[Saved data entries]

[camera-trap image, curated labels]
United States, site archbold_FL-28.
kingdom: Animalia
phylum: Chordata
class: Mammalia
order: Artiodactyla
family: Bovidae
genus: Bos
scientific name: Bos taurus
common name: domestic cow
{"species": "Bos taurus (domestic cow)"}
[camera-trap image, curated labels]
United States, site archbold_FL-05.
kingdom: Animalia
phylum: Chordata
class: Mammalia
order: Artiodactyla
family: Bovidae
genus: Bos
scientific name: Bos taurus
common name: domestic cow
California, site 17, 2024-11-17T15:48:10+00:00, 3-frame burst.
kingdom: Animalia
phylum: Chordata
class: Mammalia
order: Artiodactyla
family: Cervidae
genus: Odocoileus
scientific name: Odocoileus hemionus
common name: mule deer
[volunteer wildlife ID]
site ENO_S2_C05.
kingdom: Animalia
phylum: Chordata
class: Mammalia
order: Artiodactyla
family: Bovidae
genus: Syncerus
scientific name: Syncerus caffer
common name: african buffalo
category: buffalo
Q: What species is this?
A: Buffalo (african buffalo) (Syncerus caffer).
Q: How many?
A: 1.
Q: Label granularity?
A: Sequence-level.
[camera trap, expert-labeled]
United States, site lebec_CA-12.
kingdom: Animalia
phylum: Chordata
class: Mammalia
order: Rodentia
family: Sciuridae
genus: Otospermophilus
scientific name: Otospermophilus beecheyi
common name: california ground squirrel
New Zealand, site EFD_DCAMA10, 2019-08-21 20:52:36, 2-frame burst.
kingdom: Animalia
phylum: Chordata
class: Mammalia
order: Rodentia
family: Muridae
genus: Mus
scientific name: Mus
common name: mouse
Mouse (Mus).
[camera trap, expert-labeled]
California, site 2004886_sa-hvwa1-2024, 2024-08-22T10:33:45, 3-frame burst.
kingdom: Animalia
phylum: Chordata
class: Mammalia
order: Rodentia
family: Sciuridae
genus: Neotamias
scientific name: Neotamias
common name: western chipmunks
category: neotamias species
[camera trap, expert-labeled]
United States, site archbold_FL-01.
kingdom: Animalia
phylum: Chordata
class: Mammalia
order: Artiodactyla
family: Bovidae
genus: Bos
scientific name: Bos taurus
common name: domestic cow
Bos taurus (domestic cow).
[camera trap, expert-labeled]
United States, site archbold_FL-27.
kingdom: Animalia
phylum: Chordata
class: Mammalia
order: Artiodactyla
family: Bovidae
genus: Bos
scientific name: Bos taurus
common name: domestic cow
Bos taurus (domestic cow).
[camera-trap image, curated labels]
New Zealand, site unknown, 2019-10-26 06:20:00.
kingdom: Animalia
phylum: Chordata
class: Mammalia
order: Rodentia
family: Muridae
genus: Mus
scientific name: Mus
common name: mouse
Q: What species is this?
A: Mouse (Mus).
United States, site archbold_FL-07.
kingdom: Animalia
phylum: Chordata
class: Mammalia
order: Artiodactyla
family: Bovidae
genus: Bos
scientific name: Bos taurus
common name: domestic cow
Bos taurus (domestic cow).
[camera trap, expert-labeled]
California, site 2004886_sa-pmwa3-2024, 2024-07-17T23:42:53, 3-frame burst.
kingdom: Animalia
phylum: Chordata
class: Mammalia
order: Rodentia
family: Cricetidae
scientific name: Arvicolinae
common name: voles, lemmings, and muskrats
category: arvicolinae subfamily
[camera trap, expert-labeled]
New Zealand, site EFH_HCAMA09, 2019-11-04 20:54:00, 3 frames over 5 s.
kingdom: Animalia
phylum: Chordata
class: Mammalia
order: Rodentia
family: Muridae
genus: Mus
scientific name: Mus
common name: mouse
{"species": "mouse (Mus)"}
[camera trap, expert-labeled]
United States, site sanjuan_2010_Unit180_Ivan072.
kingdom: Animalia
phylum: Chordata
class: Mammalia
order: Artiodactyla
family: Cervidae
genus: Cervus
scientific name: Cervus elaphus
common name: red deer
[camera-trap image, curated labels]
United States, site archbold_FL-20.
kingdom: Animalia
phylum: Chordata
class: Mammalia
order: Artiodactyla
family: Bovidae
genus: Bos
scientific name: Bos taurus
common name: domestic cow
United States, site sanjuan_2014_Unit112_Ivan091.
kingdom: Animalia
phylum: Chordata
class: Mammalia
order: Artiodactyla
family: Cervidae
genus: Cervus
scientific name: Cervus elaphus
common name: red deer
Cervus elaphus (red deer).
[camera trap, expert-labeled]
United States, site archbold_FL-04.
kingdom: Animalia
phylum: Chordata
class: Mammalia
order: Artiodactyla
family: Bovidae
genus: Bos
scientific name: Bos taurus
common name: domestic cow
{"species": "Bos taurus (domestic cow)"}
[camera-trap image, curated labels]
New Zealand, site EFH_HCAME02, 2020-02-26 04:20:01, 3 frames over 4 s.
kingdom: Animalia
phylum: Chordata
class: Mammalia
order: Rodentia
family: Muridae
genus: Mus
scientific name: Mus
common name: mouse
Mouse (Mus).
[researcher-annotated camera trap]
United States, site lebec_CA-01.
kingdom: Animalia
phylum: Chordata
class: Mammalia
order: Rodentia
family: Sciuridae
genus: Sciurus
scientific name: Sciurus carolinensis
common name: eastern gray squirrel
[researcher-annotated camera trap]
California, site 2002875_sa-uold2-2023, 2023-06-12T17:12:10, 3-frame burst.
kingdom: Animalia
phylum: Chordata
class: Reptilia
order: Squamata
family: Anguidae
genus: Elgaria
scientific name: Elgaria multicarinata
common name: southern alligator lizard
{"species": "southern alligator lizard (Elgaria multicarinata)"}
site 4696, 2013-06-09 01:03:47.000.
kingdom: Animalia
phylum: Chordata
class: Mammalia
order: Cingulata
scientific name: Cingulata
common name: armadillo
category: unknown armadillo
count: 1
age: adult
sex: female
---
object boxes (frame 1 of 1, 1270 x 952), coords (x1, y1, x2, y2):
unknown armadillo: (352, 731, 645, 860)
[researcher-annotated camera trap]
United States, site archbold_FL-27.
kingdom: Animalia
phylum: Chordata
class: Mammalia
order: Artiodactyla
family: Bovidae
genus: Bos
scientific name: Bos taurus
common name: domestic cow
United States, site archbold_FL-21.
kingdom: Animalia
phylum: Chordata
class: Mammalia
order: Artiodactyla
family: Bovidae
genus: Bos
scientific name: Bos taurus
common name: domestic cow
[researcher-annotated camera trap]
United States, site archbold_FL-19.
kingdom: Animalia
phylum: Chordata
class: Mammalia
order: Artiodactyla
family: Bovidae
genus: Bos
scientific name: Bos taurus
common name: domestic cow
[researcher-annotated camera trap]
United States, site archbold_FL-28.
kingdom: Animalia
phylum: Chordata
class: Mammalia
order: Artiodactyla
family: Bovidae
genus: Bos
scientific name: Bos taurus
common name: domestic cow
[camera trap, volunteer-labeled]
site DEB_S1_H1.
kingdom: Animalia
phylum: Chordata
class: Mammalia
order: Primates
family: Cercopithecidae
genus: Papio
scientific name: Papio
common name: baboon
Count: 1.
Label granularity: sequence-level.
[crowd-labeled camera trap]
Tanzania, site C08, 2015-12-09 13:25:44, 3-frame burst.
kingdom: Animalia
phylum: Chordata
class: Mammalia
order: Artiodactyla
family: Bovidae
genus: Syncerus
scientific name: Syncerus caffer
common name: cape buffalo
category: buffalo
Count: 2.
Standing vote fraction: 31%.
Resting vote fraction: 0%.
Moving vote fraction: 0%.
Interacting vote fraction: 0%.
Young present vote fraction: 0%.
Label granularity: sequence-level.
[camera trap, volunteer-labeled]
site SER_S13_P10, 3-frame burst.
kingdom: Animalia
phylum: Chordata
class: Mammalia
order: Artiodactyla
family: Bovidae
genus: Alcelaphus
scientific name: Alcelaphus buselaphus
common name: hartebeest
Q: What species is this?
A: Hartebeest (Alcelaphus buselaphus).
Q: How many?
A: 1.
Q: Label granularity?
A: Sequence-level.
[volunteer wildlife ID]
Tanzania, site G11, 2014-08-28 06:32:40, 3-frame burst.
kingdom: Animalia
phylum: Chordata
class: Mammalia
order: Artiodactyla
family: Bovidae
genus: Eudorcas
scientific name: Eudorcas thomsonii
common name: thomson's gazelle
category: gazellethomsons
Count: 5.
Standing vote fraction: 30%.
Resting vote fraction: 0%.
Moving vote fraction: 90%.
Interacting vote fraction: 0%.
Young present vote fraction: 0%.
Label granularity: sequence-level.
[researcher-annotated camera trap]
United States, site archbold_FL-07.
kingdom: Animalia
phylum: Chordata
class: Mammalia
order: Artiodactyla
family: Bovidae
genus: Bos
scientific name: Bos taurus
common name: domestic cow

● **Problem requirements**:
Check every line above for the string "buffalo", and copy the ones that have it.

● **Task response**:
common name: african buffalo
category: buffalo
A: Buffalo (african buffalo) (Syncerus caffer).
common name: cape buffalo
category: buffalo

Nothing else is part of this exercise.